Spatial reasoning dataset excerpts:

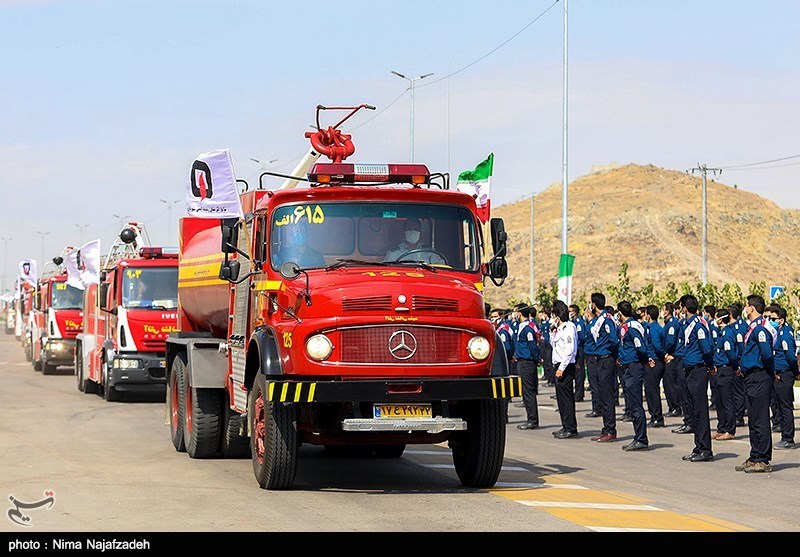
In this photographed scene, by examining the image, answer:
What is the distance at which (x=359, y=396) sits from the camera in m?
12.0

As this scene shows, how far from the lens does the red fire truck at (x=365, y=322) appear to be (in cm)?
1219

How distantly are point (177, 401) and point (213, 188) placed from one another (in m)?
3.01

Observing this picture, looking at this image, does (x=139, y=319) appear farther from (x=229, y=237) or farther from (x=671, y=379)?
(x=229, y=237)

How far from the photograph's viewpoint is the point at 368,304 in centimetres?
1223

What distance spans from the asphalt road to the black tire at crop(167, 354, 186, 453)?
0.94 feet

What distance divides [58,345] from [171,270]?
472 inches

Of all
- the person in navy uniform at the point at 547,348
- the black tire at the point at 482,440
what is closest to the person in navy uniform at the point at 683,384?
the black tire at the point at 482,440

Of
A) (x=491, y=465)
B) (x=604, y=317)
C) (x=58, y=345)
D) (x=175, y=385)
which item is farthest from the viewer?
(x=58, y=345)

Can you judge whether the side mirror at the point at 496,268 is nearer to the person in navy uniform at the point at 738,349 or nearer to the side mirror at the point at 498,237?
the side mirror at the point at 498,237

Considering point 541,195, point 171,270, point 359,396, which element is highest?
point 541,195

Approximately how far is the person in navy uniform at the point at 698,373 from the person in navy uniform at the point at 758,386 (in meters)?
0.79

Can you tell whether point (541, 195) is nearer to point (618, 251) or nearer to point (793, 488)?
point (618, 251)

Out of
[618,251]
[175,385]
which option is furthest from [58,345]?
[618,251]

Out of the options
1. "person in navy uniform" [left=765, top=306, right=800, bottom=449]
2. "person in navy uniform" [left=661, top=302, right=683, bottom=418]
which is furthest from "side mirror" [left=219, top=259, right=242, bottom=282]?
"person in navy uniform" [left=661, top=302, right=683, bottom=418]
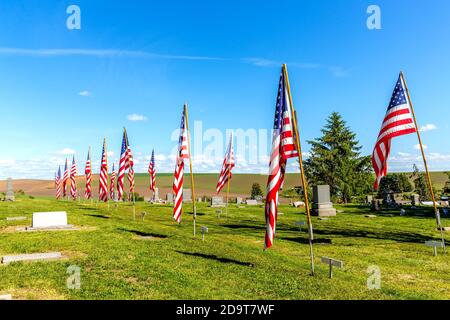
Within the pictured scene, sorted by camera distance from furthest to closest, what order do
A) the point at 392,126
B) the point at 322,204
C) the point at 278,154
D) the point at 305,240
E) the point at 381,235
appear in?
the point at 322,204, the point at 381,235, the point at 305,240, the point at 392,126, the point at 278,154

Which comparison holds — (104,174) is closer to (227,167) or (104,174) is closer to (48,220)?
(48,220)

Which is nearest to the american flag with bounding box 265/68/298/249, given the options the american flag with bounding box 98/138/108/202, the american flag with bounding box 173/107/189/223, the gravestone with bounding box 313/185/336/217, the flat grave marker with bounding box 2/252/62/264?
the american flag with bounding box 173/107/189/223

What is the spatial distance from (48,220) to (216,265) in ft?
44.3

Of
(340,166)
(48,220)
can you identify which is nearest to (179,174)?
(48,220)

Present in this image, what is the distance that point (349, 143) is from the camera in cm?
6375

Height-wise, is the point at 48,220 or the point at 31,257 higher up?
the point at 48,220

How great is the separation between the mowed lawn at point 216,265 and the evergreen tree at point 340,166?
38178 mm

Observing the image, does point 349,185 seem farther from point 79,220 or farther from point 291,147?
point 291,147

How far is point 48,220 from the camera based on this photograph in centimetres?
2111

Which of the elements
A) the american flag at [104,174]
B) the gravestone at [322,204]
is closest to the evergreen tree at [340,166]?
the gravestone at [322,204]

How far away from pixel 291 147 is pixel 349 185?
173ft

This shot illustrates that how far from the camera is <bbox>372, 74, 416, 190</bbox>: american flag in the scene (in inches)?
591
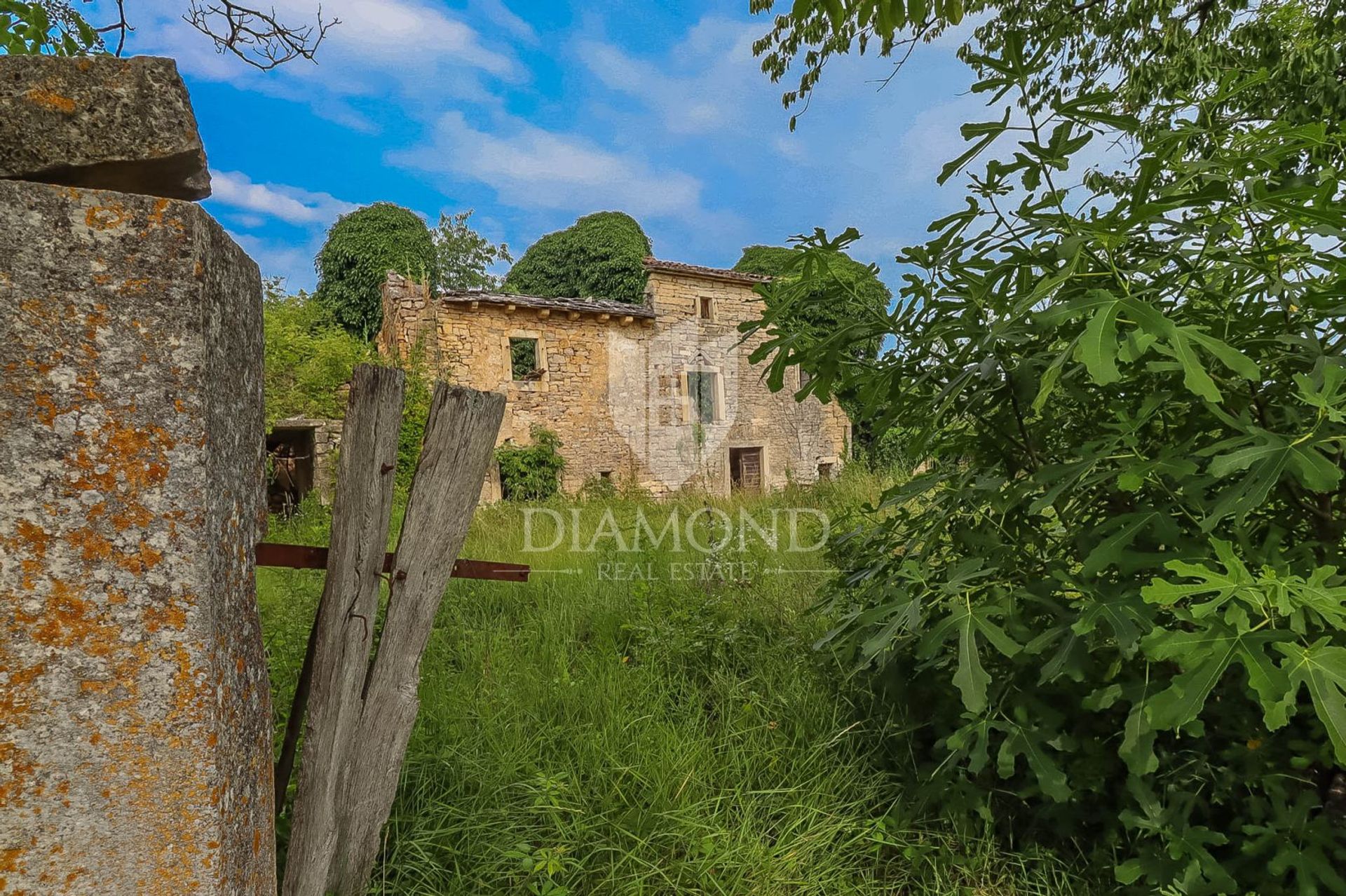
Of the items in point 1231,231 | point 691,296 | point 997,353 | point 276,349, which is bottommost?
point 997,353

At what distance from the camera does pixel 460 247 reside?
25703 millimetres

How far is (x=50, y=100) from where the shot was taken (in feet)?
3.43

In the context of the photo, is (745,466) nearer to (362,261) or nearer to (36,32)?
(362,261)

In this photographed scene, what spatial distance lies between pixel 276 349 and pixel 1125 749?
1127 centimetres

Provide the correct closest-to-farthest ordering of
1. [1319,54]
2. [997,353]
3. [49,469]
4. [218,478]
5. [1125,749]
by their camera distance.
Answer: [49,469], [218,478], [1125,749], [997,353], [1319,54]

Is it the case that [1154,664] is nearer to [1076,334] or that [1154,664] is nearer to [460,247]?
[1076,334]

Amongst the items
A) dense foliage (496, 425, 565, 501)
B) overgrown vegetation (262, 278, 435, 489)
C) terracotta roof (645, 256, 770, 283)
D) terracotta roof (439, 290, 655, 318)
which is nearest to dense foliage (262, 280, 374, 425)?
overgrown vegetation (262, 278, 435, 489)

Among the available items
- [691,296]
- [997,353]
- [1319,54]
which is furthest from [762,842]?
[691,296]

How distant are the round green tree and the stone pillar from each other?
751 inches

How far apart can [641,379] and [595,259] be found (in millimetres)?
7901

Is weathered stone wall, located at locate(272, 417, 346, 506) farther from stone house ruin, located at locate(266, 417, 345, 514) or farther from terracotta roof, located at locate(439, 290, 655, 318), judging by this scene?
terracotta roof, located at locate(439, 290, 655, 318)

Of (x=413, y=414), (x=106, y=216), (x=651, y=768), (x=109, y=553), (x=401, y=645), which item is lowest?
(x=651, y=768)

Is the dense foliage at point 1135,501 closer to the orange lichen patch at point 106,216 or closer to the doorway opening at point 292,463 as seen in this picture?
the orange lichen patch at point 106,216

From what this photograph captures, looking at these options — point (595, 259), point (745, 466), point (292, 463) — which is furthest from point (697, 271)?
point (292, 463)
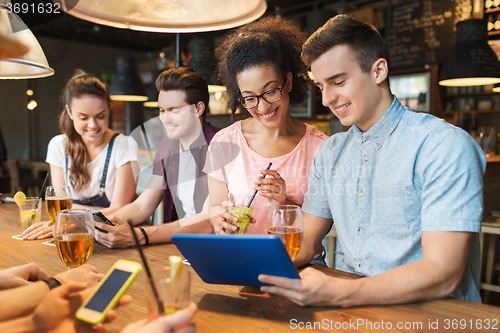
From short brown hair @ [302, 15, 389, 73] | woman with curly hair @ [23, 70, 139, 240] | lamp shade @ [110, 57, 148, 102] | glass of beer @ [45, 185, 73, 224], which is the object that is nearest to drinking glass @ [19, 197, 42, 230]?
glass of beer @ [45, 185, 73, 224]

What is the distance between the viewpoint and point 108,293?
64cm

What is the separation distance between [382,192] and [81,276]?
929 millimetres

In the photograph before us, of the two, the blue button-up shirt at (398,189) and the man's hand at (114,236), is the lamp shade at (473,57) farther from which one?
the man's hand at (114,236)

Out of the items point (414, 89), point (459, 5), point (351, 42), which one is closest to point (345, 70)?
point (351, 42)

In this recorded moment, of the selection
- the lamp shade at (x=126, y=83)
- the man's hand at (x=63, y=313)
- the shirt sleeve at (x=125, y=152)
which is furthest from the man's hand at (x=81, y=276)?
the lamp shade at (x=126, y=83)

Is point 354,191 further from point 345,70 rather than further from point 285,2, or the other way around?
point 285,2

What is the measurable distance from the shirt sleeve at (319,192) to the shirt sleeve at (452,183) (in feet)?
1.24

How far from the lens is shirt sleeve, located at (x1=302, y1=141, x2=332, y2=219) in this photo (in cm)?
138

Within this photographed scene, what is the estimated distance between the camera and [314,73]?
1337mm

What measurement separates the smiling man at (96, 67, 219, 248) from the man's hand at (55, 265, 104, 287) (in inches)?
35.6

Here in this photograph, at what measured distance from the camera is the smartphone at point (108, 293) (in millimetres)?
621

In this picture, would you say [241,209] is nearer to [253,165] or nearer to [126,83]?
[253,165]

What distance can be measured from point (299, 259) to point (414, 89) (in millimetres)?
4731

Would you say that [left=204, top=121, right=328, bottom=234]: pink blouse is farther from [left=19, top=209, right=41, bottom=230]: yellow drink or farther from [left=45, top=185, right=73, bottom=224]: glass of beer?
[left=19, top=209, right=41, bottom=230]: yellow drink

▶ **Problem to work on**
Copy exactly the lines above, from the one containing "In this recorded moment, of the selection" through the very last line.

▶ **Written response**
In this recorded moment, of the selection
- the lamp shade at (x=126, y=83)
- the man's hand at (x=63, y=313)
- the shirt sleeve at (x=125, y=152)
which is furthest from the man's hand at (x=81, y=276)?
the lamp shade at (x=126, y=83)

Is point 354,191 further from point 345,70 rather than further from point 285,2, or the other way around?
point 285,2

What is the measurable distance from the shirt sleeve at (319,192) to the shirt sleeve at (452,183) (in feet)?
1.24

How far from the lens is shirt sleeve, located at (x1=302, y1=141, x2=332, y2=219) in this photo (in cm)?
138

Within this photographed scene, what is the estimated distance between the camera and [314,73]?
1337mm

What measurement separates the smiling man at (96, 67, 219, 248) from the man's hand at (55, 265, 104, 287) (in inches)?
35.6

Here in this photograph, at what measured distance from the camera is the smartphone at point (108, 293) (in millimetres)?
621

In this picture, would you say [241,209] is nearer to [253,165] or nearer to [126,83]?
[253,165]

What distance can be measured from point (299, 259) to point (414, 89) (in millimetres)?
4731

Would you say that [left=204, top=121, right=328, bottom=234]: pink blouse is farther from [left=19, top=209, right=41, bottom=230]: yellow drink or farther from [left=45, top=185, right=73, bottom=224]: glass of beer?
[left=19, top=209, right=41, bottom=230]: yellow drink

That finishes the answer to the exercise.